The latest big money pharmaceuticals deal comes at a time when the industry is awash with major takeovers. United States giant Pfizer agreed to buy rival Wyeth in January for $68 billion while Merck bid $41 billion for Schering-Plough last week.
The recent spate of consolidation has been widely interpreted as the answer to fundamental problems within the industry, most notably a widespread over-reliance on blockbuster drugs with diminishing patent protection rights.
Many firms are facing tough competition from cheaper generic copycat versions of these money-spinning products when patents expire, with fewer new drugs emerging from the pipeline to make up for lost revenues.
A global tightening of regulations has also made it harder and more expensive to get drugs onto the market, making cost-cutting synergies of research, production, sales and marketing more attractive.
But Eggmann believes that major acquisitions cannot provide all of the answers and are not guaranteed to succeed.
"Mergers are one way to fix the problem in the short to medium-term, but longer-term the only solution is to generate new products and bring them onto the market," he said.
"Size does not always matter. Glaxo merged with Smithkline to become the biggest pharmaceutical company in the world, but the results of the merger were very disappointing."
However, the Genentech is a much better target, according to Eggmann, making its outright ownership a more attractive proposition for Roche. "Genentech is different as it has a healthy pipeline and scientific value," he said.
That value is a prodigious amount of talented scientists and research success that Roche is determined to keep by allowing the biotech firm to keep its independence in the laboratory.
"It is good news that they have reached a friendly agreement because there is a better chance of securing the commitment of management and employees," Eggmann added.
swissinfo, Matthew Allen
Roche, which was founded in 1896 in Basel, has core businesses in pharmaceuticals and diagnostics.
The group is the number one in the global diagnostics markets and is a leading supplier of medicines for cancer and transplantation.
Roche reported a profit of SFr11.4 billion ($10.44 billion) for 2007, beating analysts' expectations.
Profit was up 25% on the preceding year. Turnover also grew 10% to SFr46.1 billion – the seventh consecutive year of double-digit growth.
Founded in 1976, San Francisco-based Genentech is today one of the world's leading biotech companies.

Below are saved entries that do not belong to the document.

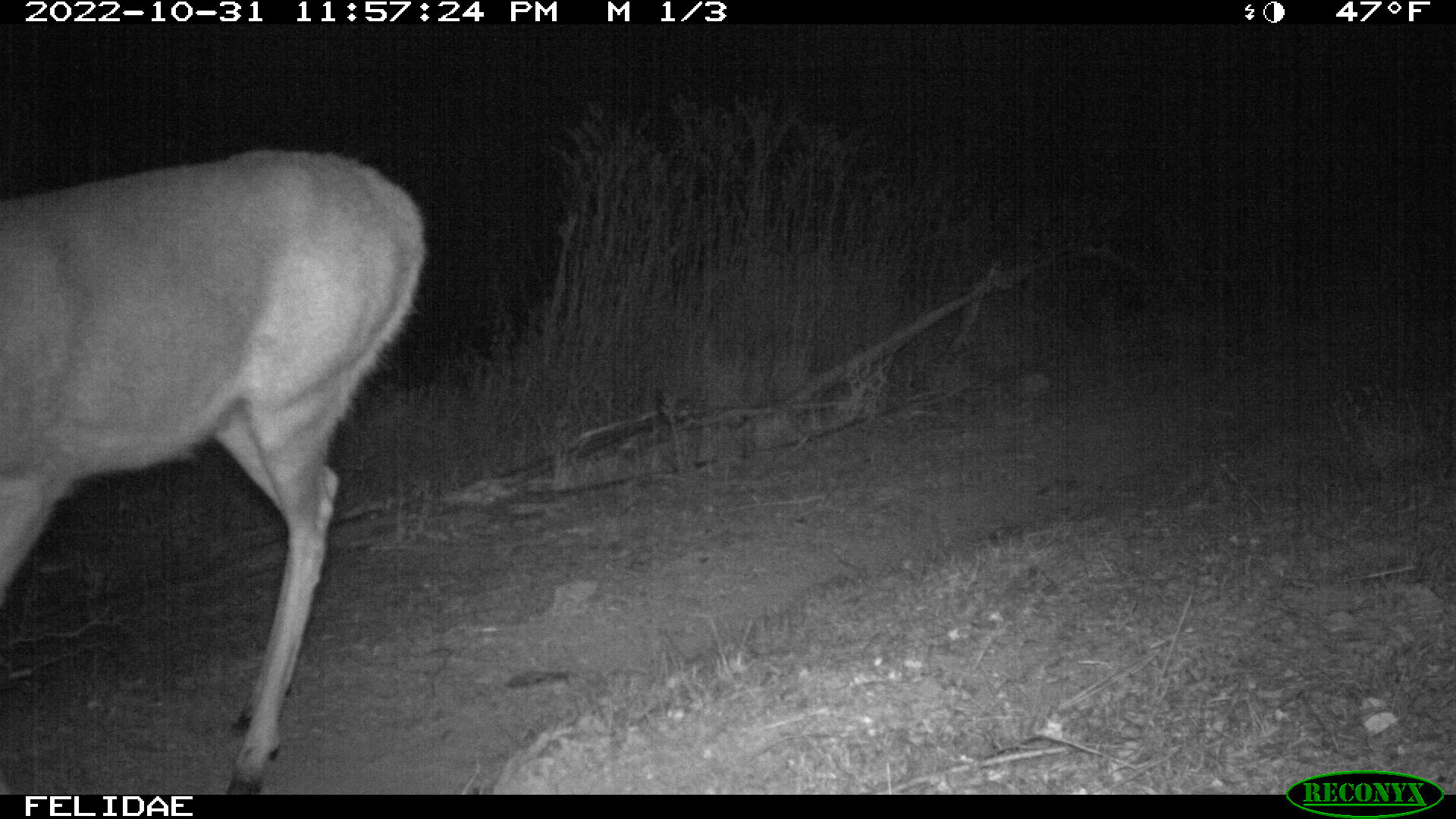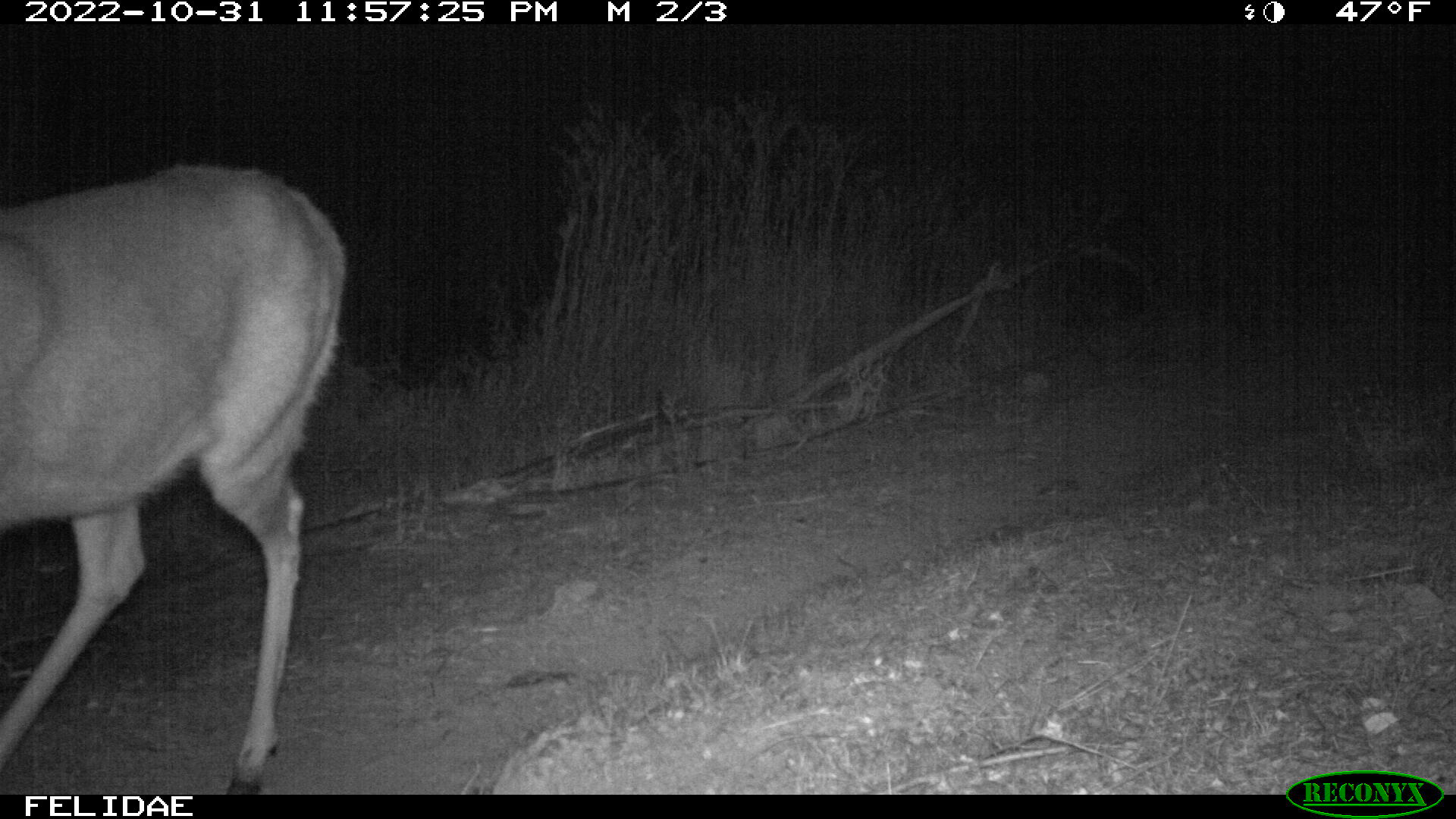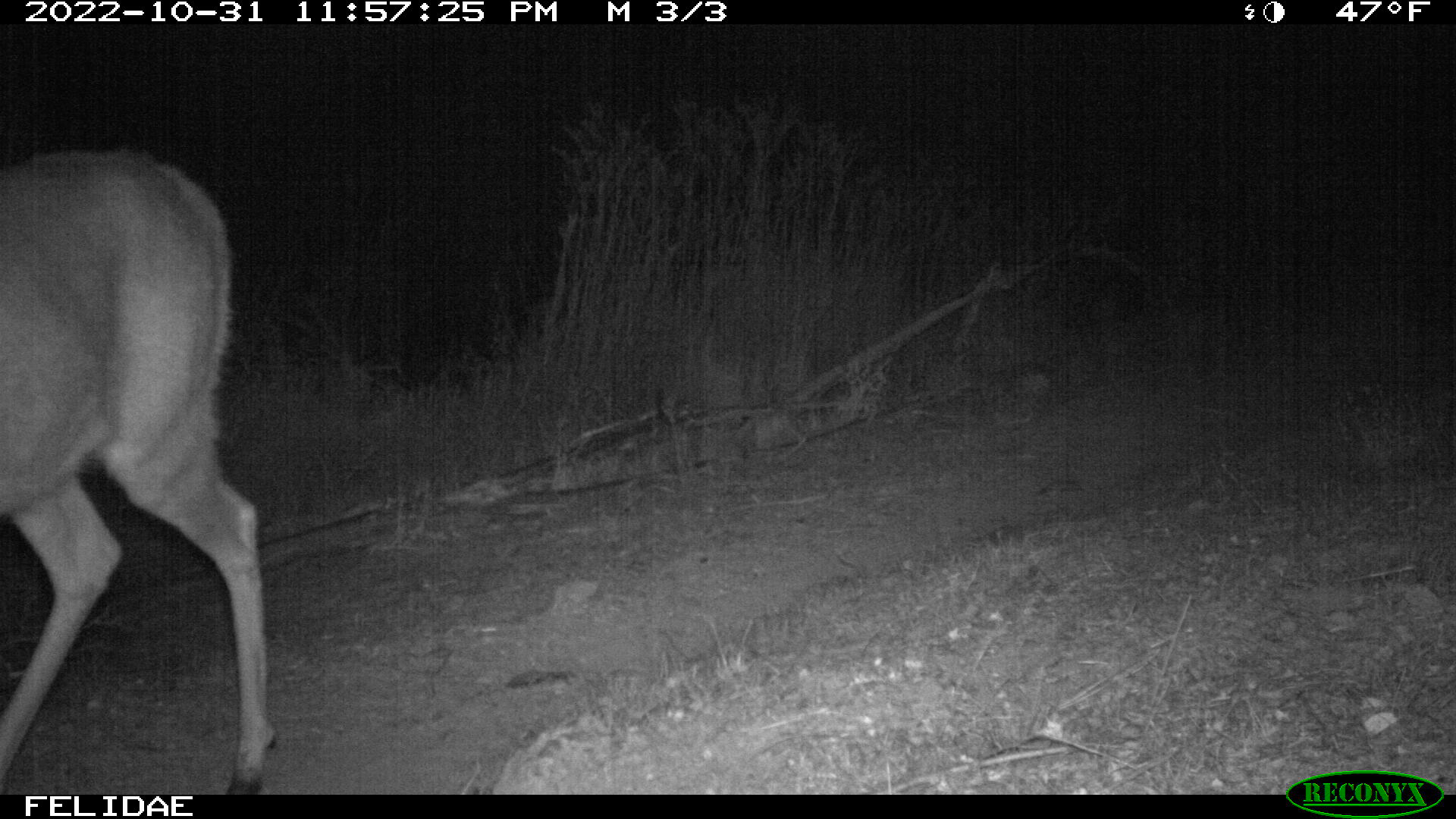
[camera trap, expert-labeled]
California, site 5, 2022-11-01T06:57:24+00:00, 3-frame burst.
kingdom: Animalia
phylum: Chordata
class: Mammalia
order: Artiodactyla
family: Cervidae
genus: Odocoileus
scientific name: Odocoileus hemionus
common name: mule deer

The company specialises in oncology, immunology and tissue growth and repair treatments. It includes cancer drugs Avastin and Herceptin among its biggest selling products.
Genentech teamed up with Roche in 1990 in a $2.1 billion merger. Roche holds 55.9% of Genentech's shares, giving the biotech company freedom to innovate.
In 2008, it was named as one of the 100 best companies to work for by Fortune magazine for the 10th year in a row.